SUPPLIED TEXT:
------------------------------------------------------------
By Rayna Higuchi ’20

Hi CEE! I’m Rayna, a student in the Mechanics and Materials track, blogging about my experiences in Course 1. Today I’ll be talking about the class Mechanics of Materials (1.035), taught by Professor Ulm, with additional instructors Stephen Rudolph and Omar Al-Dajani.

The purpose of the lab we ran on February 27th was to study the rheological properties of a concrete mixture. Rheology is a branch of physics that deals specifically with material flow and has been the subject of the course for the first several weeks. Given its purpose in everything from roads to bridges to skyscrapers, it is crucial that we understand how concrete moves before hardening.

As a homework, we were tasked with determining the optimal proportions for a concrete mix. We thus came to class with the calculated ideal mix proportions of water, cement, sand, and gravel. These are the most basic materials of concrete. The sand and gravel, known as the aggregates, take up space in the concrete so that we don’t need as much cement, which acts as the glue holding everything together. Finding good values for each of these is important. Cement is the ingredient that requires the most energy to produce, and thus releases the most carbon dioxide. If we can minimize this, we will drastically reduce the carbon footprint of a project. However, with too little cement, the material will begin to lose strength. Determining these values is a balancing act, and will change depending on the requirements of the final concrete, the aggregates used, and the type or components of the cement.

Claire Holley (’21), Rayna Higuchi (’20), Chelsea Watanabe (’21), and Luke Bastian (’21) measure components pre-mixing. Photo courtesy of Stephen Rudolph.

Much like baking a cake, we first mixed together the dry ingredients, then added water. The mixing was the fun part—once everything was wet, we could take off our dust masks and play around with the concrete. My group, self-named “Boyfriend Material,” built a snowman! Alas, Crunchy the Cementman had an even shorter lifespan than his snowy counterpart. It wasn’t long before he faded into an unrecognizable blob.
------------------------------------------------------------
RECORDS SHOWN:
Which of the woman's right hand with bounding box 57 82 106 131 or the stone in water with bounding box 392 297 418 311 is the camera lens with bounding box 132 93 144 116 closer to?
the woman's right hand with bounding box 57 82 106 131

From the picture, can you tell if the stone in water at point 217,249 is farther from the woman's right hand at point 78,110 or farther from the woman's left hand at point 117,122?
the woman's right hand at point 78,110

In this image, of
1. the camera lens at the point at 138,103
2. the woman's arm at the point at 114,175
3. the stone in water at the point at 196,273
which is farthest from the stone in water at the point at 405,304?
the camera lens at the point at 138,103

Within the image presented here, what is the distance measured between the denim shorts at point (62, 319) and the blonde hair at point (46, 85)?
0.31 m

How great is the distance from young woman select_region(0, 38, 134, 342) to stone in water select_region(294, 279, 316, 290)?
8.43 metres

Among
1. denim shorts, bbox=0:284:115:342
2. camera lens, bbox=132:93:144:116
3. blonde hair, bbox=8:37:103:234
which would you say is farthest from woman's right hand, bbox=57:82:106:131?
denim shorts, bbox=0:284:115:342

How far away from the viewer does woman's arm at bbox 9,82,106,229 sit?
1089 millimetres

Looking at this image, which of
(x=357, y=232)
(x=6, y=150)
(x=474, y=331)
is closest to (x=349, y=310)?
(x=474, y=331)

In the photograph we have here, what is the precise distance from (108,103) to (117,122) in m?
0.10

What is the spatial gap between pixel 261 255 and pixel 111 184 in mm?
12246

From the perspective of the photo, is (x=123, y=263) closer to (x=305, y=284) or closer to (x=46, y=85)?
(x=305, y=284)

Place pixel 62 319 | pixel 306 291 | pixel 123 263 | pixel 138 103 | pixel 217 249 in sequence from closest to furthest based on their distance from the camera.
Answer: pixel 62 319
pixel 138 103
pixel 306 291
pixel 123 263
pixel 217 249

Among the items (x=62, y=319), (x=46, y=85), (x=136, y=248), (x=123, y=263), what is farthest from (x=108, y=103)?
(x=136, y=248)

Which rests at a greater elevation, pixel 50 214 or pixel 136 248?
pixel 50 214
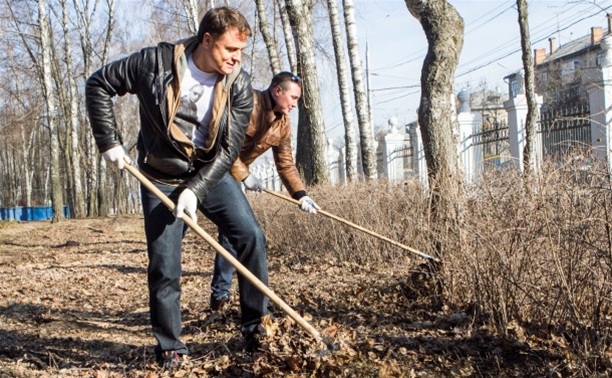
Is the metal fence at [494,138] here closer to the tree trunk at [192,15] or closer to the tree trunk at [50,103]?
the tree trunk at [192,15]

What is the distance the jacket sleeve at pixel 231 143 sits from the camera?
3.87 meters

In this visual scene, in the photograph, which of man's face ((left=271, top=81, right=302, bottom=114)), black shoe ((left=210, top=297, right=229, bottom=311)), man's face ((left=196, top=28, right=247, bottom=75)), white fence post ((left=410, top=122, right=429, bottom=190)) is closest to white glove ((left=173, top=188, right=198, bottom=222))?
man's face ((left=196, top=28, right=247, bottom=75))

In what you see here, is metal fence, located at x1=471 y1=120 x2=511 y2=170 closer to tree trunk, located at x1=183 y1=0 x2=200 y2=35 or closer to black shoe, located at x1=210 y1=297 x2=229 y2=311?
tree trunk, located at x1=183 y1=0 x2=200 y2=35

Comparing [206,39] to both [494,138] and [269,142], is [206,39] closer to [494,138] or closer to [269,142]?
[269,142]

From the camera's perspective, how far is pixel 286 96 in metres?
4.93

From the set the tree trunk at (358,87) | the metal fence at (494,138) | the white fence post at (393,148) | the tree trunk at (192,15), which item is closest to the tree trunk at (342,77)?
the tree trunk at (358,87)

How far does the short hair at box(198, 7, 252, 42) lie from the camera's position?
3637mm

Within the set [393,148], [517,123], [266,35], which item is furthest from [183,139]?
[393,148]

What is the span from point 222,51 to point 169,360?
1.64 m

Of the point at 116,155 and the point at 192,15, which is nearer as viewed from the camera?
the point at 116,155

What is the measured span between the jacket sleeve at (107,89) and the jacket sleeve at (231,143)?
49 centimetres

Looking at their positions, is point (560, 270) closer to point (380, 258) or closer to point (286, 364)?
point (286, 364)

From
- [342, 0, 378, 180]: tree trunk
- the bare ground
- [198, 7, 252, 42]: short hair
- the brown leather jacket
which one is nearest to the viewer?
the bare ground

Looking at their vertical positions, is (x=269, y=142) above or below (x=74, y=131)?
below
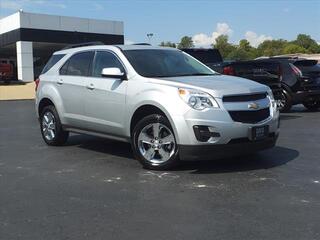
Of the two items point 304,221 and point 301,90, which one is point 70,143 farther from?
point 301,90

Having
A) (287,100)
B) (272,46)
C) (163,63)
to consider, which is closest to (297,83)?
(287,100)

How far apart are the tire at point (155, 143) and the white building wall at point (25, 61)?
140 ft

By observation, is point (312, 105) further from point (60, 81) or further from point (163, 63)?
point (60, 81)

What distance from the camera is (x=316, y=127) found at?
1155 cm

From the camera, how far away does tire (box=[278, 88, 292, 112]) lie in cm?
1480

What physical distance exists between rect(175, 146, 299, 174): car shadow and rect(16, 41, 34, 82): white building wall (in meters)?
42.6

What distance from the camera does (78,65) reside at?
29.3 ft

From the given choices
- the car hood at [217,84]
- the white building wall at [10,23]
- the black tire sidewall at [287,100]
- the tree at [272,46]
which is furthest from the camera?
the tree at [272,46]

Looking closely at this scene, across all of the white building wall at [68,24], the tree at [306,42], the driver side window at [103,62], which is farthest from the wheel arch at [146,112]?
the tree at [306,42]

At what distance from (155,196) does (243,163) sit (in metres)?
2.07

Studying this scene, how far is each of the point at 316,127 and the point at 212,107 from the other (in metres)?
5.50

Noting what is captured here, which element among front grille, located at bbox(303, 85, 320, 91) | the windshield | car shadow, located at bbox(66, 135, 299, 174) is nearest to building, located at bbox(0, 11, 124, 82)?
front grille, located at bbox(303, 85, 320, 91)

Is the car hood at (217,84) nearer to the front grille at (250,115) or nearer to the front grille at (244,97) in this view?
the front grille at (244,97)

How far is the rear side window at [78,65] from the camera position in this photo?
8703mm
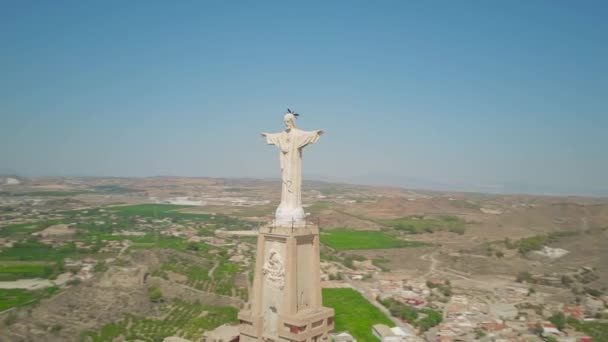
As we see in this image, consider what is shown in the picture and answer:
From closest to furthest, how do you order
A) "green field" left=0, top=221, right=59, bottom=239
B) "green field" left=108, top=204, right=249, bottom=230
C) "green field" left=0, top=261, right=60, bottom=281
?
"green field" left=0, top=261, right=60, bottom=281 < "green field" left=0, top=221, right=59, bottom=239 < "green field" left=108, top=204, right=249, bottom=230

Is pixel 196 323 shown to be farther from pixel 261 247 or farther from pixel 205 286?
pixel 261 247

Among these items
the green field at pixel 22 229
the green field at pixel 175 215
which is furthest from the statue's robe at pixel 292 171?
the green field at pixel 175 215

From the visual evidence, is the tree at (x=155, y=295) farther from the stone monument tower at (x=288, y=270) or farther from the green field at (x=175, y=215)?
the green field at (x=175, y=215)

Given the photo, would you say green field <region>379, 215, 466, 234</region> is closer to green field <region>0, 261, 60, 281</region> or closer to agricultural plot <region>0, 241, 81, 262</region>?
agricultural plot <region>0, 241, 81, 262</region>

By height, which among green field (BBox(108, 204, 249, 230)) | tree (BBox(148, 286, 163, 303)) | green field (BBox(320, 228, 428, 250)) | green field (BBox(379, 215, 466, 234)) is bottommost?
tree (BBox(148, 286, 163, 303))

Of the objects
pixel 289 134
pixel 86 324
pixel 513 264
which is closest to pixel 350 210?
pixel 513 264

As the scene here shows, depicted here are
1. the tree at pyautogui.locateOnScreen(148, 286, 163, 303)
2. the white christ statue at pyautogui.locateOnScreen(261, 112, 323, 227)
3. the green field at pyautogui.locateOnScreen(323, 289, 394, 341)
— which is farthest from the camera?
the tree at pyautogui.locateOnScreen(148, 286, 163, 303)

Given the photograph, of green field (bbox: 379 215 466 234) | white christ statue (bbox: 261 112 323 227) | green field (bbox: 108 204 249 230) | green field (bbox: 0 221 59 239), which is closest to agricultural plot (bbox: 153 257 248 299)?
green field (bbox: 0 221 59 239)
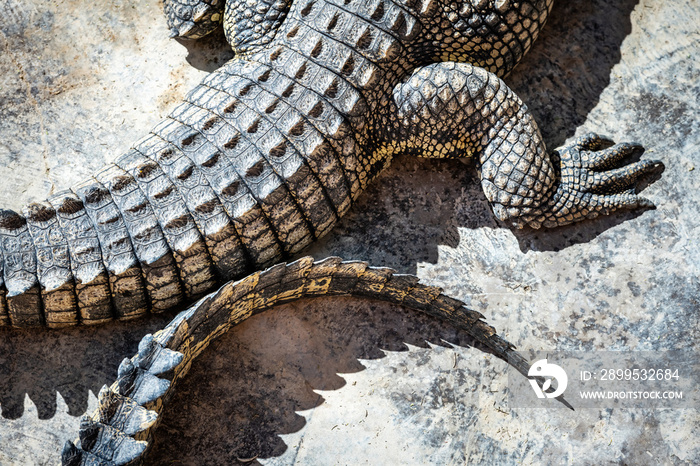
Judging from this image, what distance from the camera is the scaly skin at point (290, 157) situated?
324 cm

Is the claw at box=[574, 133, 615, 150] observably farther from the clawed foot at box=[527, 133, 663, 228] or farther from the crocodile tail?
------------------------------------------------------------
WORK INSTRUCTIONS:
Return the blog post about the concrete lab in full and word for word, from its byline to its final sentence.

ANSWER FOR THIS EXERCISE:
By Rayna Higuchi ’20

Hi CEE! I’m Rayna, a student in the Mechanics and Materials track, blogging about my experiences in Course 1. Today I’ll be talking about the class Mechanics of Materials (1.035), taught by Professor Ulm, with additional instructors Stephen Rudolph and Omar Al-Dajani.

The purpose of the lab we ran on February 27th was to study the rheological properties of a concrete mixture. Rheology is a branch of physics that deals specifically with material flow and has been the subject of the course for the first several weeks. Given its purpose in everything from roads to bridges to skyscrapers, it is crucial that we understand how concrete moves before hardening.

As a homework, we were tasked with determining the optimal proportions for a concrete mix. We thus came to class with the calculated ideal mix proportions of water, cement, sand, and gravel. These are the most basic materials of concrete. The sand and gravel, known as the aggregates, take up space in the concrete so that we don’t need as much cement, which acts as the glue holding everything together. Finding good values for each of these is important. Cement is the ingredient that requires the most energy to produce, and thus releases the most carbon dioxide. If we can minimize this, we will drastically reduce the carbon footprint of a project. However, with too little cement, the material will begin to lose strength. Determining these values is a balancing act, and will change depending on the requirements of the final concrete, the aggregates used, and the type or components of the cement.

Claire Holley (’21), Rayna Higuchi (’20), Chelsea Watanabe (’21), and Luke Bastian (’21) measure components pre-mixing. Photo courtesy of Stephen Rudolph.

Much like baking a cake, we first mixed together the dry ingredients, then added water. The mixing was the fun part—once everything was wet, we could take off our dust masks and play around with the concrete. My group, self-named “Boyfriend Material,” built a snowman! Alas, Crunchy the Cementman had an even shorter lifespan than his snowy counterpart. It wasn’t long before he faded into an unrecognizable blob.